- _STATED GOAL_: Lay out each line of the entries below as a numbered list, skipping any blank lines.

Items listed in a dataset
-------------------------
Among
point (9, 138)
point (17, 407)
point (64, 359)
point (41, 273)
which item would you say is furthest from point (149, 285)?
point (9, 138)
-------------------------
- _SOLUTION_:
1. Among
2. point (9, 138)
3. point (17, 407)
4. point (64, 359)
5. point (41, 273)
6. which item would you say is furthest from point (149, 285)?
7. point (9, 138)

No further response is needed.